Clara resta silencieuse, observant le visage de Mark. Ses yeux, autrefois si pleins de tendresse et d’admiration, n’étaient plus que glace et rancune. Dans le calme du salon, le tic-tac de l’horloge résonnait comme l’écho d’un vide qu’aucun mot ne pouvait combler.

— Tu ne comprends donc pas, Clara ? dit-il d’une voix basse mais tranchante. Je ne suis pas qu’un employé. Je suis ton mari. Quel sens a notre mariage si nous ne partageons plus rien ?

— Nous partageons beaucoup, répondit-elle doucement. Une maison, des souvenirs, une vie. Mais l’agence, c’est mon travail, mon rêve. Je ne peux pas tout mélanger.

Mark eut un rire amer.
— Ton rêve, oui. Tout est à toi : ta société, tes décisions, ton temps. Et moi ? Je n’existe qu’à côté de toi.

— Ce n’est pas vrai, murmura Clara. Quand tu as rejoint l’agence, je voulais t’aider, pas t’humilier.

— M’aider ? appuya-t-il, ironique. Tu appelles ça m’aider, me donner un poste de débutant ? J’étais un cadre respecté !

— La situation a changé, Mark. Tu sais que la fermeture de ton service à la banque n’était pas de ma faute.

— Peut-être, répondit-il froidement, mais c’est toi qui me fais me sentir inutile. Chaque jour, je te vois admirée par tout le monde, pendant qu’on me regarde avec pitié.
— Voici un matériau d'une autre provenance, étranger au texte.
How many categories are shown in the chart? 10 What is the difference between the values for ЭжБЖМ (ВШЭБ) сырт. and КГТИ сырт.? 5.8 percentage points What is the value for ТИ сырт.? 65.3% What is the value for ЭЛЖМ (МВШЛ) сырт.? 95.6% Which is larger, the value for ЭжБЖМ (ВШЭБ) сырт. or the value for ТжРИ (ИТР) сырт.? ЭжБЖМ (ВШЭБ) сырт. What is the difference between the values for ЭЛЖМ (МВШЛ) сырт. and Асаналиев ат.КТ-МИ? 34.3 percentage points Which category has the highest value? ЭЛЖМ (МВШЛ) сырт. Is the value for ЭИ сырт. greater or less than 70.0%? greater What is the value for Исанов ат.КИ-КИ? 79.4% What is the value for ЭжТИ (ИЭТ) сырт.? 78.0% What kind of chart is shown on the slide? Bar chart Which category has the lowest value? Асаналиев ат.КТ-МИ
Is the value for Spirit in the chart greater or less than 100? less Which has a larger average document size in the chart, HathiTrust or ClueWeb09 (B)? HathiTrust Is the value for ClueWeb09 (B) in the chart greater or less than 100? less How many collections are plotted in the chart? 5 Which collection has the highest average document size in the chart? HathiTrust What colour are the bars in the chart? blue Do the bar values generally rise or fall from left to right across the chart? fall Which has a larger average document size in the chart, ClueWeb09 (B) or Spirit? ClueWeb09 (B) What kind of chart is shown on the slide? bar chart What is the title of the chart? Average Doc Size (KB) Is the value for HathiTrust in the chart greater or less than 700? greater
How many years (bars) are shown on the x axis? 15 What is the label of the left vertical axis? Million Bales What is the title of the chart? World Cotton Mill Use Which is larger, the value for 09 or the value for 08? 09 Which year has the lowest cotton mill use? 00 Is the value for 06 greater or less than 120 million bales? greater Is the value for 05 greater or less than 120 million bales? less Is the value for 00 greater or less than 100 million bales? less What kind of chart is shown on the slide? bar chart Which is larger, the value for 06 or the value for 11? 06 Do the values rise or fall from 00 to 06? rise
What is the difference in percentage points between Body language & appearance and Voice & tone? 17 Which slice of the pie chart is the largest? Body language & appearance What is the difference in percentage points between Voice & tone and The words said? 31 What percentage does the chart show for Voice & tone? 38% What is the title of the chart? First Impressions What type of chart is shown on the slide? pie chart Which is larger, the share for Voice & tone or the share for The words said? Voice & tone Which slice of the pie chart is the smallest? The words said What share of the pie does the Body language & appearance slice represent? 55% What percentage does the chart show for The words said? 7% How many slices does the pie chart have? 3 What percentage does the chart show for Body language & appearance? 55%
Clara inspira profondément.
— Si c’est ainsi, quitte l’agence. Trouve autre chose. Je te soutiendrai.

— Je ne veux pas de ton soutien, s’écria-t-il. Je veux ton respect !

Il quitta la pièce, la porte claqua derrière lui. Clara resta figée, écoutant le bruit de ses pas s’éloigner dans l’escalier. Ce soir-là, aucun d’eux ne parla.

Les jours suivants furent froids. À l’agence, Mark évitait son regard. Leurs échanges étaient réduits à des phrases sèches, mécaniques. Puis, un matin, Irina, l’assistante de Clara, entra dans le bureau, hésitante.

— Clara… il faut que je te dise quelque chose. Mark parle avec des clients sans t’en informer. Il leur a fait de nouvelles propositions.

Le cœur de Clara se serra.
— Quelles propositions ?

— Des réductions, des changements de contrats. Il dit qu’il s’en occupera personnellement.

Clara ouvrit aussitôt sa messagerie. Tout était vrai. Mark agissait dans son dos.

— Mark, viens dans mon bureau, dit-elle d’une voix ferme.

Il entra, calme, presque détaché.
— Je suppose que tu sais, maintenant. Oui, j’ai contacté des clients. Et alors ?

— Et alors ? Tu l’as fait derrière mon dos, dans MA société !

— Dans NOTRE société, corrigea-t-il. J’ai apporté mes idées, mes contacts. Je mérite plus.

— Tu as violé des contrats ! Tu mets la réputation de l’agence en danger !

Mark s’approcha du bureau.
— Nous pourrions créer notre propre entreprise, Clara. Une vraie, à deux, cinquante-cinquante. Je ne veux plus vivre dans ton ombre.

Elle le regarda comme un inconnu.
— Tu veux dire… me voler mes clients ?

— Non. Prendre ce qui me revient.

Le silence tomba. Quelque chose se brisa en elle : la confiance, l’amour, le respect.

— Pars, Mark. Tu es renvoyé.

Il la fixa, un sourire amer aux lèvres.
— Ma femme me renvoie. Ironique, non ?

Il tourna les talons. Clara resta seule, le regard perdu. Le soir même, elle reçut un message : un de leurs plus gros clients quittait l’agence… pour une société appelée Lange Creative, fondée la veille.

Tout s’écroula. Les contrats tombèrent, l’équipe se divisa, les médias parlèrent d’un « conflit conjugal dans la publicité ». Clara vit son travail de dix ans se dissoudre.

Mais au matin, elle revint au bureau, plus droite que jamais.
— Irina, dit-elle calmement, nous n’abandonnerons pas. Cette agence, c’est notre histoire. Et je ne laisserai personne la détruire.